TEXT SECTION ::
- - -
Read https://en.wikipedia.org/wiki/The_Truce

The Truce (Italian: La tregua), titled The Reawakening in the US,[1] is a book by the Italian author Primo Levi. It is the sequel to If This Is a Man and describes the author’s experiences from the liberation of Auschwitz (Monowitz), which was a concentration camp, until he reaches home in Turin, Italy, after a long journey. He describes the situation in different displaced persons camps after the Second World War.

The Truce recounts Primo Levi’s journey after being liberated from Auschwitz. It follows on from If This Is a Man. I have read and watched a lot about World War II, but I had never really thought about what happens afterwards, especially with the divide between the Russians and the Americans. I wonder if one of the differences with something like Erich Maria Remarque’s The Road Back is that there was possibly more movement in World War II? It also made me wonder if Waiting for Godot and Rainbow’s Gravity are not as absurd as they seem?

Marginalia

 So for us even the hour of liberty rang out grave and muffled, and filled our souls with joy and yet with a painful sense of pudency, so that we should have liked to wash our consciences and our memories clean from the foulness that lay upon them; and also with anguish, because we felt that this should never happen, that now nothing could ever happen good and pure enough to rub out our past, and that the scars of the outrage would remain within us for ever, and in the memories of those who saw it, and in the places where it occurred and in the stories that we should tell of it. Because, and this is the awful privilege of our generation and of my people, no one better than us has ever been able to grasp the incurable nature of the offence, that spreads like a contagion. It is foolish to think that human justice can eradicate it. It is an inexhaustible fount of evil; it breaks the body and the spirit of the submerged, it stifles them and renders them abject; it returns as ignominy upon the oppressors, it perpetuates itself as hatred among the survivors, and swarms around in a thousand ways, against the very will of all, as a thirst for revenge, as a moral capitulation, as denial, as weariness, as renunciation.
- - -
SUPPLIED INFORMATION ::
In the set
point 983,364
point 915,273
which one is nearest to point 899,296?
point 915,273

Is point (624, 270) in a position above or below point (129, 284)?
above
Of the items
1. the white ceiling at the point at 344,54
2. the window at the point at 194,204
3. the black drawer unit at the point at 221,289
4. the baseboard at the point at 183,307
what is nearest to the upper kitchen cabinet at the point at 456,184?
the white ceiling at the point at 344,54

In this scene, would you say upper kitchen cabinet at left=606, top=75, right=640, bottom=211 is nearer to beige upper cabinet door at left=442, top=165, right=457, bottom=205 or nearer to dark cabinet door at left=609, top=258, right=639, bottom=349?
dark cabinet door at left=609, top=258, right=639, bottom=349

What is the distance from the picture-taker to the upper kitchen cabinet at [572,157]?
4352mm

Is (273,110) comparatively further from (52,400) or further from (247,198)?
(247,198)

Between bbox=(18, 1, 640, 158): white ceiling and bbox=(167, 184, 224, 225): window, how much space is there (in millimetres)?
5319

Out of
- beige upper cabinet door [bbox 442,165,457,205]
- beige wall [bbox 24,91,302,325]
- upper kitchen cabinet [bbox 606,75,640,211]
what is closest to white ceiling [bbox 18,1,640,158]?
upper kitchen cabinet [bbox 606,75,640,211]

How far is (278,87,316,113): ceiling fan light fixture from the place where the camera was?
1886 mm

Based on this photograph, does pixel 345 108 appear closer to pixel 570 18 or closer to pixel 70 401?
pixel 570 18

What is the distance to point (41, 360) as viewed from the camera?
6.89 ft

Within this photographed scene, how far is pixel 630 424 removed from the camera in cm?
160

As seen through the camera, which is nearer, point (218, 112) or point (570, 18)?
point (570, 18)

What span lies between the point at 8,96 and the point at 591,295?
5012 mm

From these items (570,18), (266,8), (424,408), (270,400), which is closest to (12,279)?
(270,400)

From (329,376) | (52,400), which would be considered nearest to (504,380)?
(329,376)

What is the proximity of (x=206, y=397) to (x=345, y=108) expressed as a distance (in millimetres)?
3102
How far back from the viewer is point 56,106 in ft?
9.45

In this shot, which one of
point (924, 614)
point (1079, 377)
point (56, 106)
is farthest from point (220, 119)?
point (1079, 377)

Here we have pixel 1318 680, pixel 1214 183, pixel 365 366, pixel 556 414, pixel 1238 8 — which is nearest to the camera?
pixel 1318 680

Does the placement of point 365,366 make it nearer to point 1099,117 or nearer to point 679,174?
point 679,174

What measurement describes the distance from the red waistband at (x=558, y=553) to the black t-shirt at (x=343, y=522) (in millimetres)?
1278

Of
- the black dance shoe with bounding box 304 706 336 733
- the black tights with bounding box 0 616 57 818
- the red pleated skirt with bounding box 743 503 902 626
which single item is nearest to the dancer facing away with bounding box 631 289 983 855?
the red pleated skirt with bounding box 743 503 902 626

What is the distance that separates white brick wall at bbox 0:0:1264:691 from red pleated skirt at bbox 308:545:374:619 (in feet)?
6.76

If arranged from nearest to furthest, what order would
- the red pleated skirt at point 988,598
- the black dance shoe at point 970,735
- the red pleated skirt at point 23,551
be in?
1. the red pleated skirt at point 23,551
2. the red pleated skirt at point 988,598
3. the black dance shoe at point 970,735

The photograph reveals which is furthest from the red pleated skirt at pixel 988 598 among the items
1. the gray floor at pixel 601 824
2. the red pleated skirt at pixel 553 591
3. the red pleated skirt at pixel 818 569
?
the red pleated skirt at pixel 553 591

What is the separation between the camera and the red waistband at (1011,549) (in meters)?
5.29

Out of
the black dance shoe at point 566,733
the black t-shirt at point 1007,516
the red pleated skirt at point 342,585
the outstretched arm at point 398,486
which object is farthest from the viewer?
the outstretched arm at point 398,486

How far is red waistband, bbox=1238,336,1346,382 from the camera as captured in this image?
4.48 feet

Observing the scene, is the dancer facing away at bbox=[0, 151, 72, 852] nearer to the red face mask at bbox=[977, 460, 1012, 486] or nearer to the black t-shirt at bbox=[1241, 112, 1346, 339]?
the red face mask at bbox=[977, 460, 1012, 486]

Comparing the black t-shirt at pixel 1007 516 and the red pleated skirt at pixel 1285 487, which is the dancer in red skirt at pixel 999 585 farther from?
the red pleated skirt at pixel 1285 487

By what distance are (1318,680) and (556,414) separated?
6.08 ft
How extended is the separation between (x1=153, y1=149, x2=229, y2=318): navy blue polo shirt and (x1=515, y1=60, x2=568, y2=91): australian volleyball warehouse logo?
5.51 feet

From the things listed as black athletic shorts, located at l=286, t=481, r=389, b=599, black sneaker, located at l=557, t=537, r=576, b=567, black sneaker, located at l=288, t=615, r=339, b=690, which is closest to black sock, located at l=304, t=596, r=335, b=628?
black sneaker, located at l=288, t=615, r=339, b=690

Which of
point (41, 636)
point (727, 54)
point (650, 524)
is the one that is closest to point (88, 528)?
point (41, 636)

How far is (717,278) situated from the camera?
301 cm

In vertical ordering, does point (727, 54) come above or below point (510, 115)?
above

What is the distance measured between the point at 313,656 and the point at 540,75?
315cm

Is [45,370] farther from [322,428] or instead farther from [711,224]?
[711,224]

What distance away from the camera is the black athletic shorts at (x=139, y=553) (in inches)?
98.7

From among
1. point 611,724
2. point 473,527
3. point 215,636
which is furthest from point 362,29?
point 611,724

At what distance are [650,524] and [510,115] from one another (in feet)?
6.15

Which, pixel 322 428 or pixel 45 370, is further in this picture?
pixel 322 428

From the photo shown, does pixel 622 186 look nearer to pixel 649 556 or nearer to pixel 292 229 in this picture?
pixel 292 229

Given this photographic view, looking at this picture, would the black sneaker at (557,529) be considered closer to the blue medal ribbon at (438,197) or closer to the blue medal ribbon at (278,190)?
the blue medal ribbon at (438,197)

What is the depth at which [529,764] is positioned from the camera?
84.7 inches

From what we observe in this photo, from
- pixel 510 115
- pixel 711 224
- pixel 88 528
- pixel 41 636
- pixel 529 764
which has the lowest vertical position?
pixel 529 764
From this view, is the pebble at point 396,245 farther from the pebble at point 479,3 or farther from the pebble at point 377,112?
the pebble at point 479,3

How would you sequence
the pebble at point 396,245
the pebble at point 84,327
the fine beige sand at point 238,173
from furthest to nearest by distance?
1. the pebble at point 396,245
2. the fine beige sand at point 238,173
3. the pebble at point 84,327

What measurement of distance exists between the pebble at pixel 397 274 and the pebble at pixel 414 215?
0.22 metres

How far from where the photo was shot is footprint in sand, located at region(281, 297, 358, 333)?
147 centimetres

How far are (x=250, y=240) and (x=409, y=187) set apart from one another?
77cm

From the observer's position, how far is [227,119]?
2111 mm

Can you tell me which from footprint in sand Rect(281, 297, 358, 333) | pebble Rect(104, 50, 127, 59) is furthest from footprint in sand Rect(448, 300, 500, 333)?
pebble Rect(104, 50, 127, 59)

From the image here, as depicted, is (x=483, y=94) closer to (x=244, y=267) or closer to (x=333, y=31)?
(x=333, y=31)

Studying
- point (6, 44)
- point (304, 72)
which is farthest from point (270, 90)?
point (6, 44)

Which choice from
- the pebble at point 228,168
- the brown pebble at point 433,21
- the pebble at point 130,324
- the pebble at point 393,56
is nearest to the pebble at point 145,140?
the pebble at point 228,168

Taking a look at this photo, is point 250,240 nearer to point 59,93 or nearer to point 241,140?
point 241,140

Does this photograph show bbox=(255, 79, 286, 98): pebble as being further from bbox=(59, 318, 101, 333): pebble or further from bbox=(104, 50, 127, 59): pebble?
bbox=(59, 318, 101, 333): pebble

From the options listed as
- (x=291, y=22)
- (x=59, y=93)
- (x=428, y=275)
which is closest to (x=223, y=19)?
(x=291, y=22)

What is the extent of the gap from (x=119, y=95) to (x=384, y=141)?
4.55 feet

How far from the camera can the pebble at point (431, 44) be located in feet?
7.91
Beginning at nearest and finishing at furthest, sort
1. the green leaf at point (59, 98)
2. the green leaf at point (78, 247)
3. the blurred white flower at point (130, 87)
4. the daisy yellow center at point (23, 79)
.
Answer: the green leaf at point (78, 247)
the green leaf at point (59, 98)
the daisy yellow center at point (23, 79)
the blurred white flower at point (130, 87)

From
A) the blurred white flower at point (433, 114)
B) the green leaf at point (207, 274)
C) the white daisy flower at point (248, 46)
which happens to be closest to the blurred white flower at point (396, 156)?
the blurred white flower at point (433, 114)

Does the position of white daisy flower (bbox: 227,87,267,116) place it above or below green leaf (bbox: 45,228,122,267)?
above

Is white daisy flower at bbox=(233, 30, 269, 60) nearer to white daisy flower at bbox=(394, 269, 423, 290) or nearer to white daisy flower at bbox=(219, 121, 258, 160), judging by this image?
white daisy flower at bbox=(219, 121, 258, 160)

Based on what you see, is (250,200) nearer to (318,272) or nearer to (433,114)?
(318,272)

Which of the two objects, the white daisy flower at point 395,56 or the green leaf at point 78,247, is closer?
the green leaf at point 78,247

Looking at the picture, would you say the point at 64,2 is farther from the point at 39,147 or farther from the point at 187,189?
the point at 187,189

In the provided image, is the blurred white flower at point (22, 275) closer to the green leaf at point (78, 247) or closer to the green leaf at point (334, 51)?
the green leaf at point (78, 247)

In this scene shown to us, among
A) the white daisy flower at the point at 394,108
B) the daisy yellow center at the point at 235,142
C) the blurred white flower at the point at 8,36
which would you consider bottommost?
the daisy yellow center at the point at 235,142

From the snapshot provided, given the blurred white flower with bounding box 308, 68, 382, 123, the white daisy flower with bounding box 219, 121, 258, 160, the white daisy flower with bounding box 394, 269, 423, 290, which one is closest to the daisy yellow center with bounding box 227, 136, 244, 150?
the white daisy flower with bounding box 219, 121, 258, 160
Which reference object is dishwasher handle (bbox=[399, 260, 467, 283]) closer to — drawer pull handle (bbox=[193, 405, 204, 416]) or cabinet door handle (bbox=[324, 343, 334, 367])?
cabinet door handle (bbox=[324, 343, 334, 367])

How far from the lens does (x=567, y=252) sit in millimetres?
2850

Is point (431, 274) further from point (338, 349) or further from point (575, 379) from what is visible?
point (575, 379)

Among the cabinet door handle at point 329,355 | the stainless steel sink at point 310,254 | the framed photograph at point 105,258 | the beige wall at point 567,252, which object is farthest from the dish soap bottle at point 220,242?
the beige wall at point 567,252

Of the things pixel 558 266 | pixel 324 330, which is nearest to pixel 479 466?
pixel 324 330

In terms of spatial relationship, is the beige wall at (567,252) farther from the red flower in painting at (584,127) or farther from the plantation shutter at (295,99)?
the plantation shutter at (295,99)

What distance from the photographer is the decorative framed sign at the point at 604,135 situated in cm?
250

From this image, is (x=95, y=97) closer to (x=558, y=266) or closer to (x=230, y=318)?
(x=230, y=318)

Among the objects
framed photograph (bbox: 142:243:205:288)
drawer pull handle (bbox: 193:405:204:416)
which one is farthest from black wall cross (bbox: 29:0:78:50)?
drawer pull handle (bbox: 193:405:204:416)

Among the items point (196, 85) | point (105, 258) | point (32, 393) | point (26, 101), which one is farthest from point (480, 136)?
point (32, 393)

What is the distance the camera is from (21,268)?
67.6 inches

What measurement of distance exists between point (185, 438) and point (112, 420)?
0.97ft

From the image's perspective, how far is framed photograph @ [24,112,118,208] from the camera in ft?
- - -
PARTS OF THE EXERCISE ::
A: In the text about The Truce, the quoted passage under "Marginalia" names the ways the offence "swarms around" against the will of all. List each of them.
B: Extend the text about The Truce, starting after its last sentence.

ANSWERS TO THE TASKS ::
A:
a thirst for revenge
a moral capitulation
denial
weariness
renunciation

B:
The market of Cracow had blossomed out spontaneously, as soon as the front had passed by, and in a few days it had invaded an entire suburb. Everything was bought and sold there, and the whole city centred on it; townsfolk were selling furniture, books, paintings, clothes and silver; peasant women, padded


He explained to me that to be without shoes is a very serious fault. When war is waging, one has to think of two things before all others : in the first place of one’s shoes, in the second place of food to eat; and not vice versa, as the common herd believes, because he who has shoes can search for food, but the inverse is not true. ‘But the war is over,’ I objected : and I thought it was over, as did many in those months of truce, in a much more universal sense than one dares to think today. ‘There is always war,’ replied Mordo Nahum memorably.


I felt my sense of freedom, my sense of being a man among men, of being alive, like a warm tide ebb from me. I found myself suddenly old, lifeless, tired beyond human measure; the war was not over, there was always war. My listeners began to steal away; they must have understood. I had dreamed, we had always dreamed, of something like this, in the nights at Auschwitz: of speaking and not being listened to, of finding liberty and remaining alone.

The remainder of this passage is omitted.